Search code examples
pythonmultithreadingfunctionmultiprocessingprogram-entry-point

Python, issue with multiprocessing library


I have a program in which I would like to run one of the functions in parallel for several arguments.

the program is in the following format:

import statements 

def function1():
     do something

def function2()
     do something

def main():

     function1()

I found several examples of how to use the multiprocessing library online such as the following general template

import multiprocessing

def worker(num):
    print 'Worker:', num
    return

if __name__ == '__main__':
    for i in range(5):
        p = multiprocessing.Process(target=worker, args=(i,))
        p.start()

From what I understand the worker() is the function which is meant to be performed in parallel.

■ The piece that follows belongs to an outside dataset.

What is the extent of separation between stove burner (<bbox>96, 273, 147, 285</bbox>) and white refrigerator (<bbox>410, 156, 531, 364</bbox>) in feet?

But I am not sure where or how to use the (if __name__ == '__main__':) block the code.

as of now that block is in my main() and when I run the program I do not get the worker function executed multiple times, instead my main gets executed multiple times?

So where is the proper place to put the (if __name__ == '__main__':) block


Solution

  • Blending together the two examples you provide, it would look like this:

    import multiprocessing
    
    def worker(num):
        print 'Worker:', num
        return
    
    def main():
    
        for i in range(5):
            p = multiprocessing.Process(target=worker, args=(i,))
            p.start()
            p.join()
    
    if __name__ == '__main__':
         main()
    

    Replace worker with function1, i.e. whichever you'd like to parallelise.

    The key part is calling that main function in the if __name__ == '__main__': block, however in this simple example you could as easily put the code under def main(): under if __name__ == '__main__': directly.

    If you're never going to import anything from this file, you don't even need the if __name__ == '__main__': part; this is only required if you want to be able to import functions from this script into other scripts/an interactive session without running the code in main(). See What does if __name__ == "__main__": do?.

    So the simplest usage would be:

    import multiprocessing
    
    def worker(num):
        print 'Worker:', num
        return
    
    for i in range(5):
        p = multiprocessing.Process(target=worker, args=(i,))
        p.start()
        p.join()
    

    Edit: multiprocessing pool example

    import multiprocessing
    
    def worker(num):
        #print 'Worker:', num
        return num
    
    pool = multiprocessing.Pool(multiprocessing.cpu_count())
    
    result = pool.imap(worker, range(5))
    
    print list(result)
    

    Prints:

    [0, 1, 2, 3, 4]
    

    See also Python multiprocessing.Pool: when to use apply, apply_async or map? for more detailed explanations.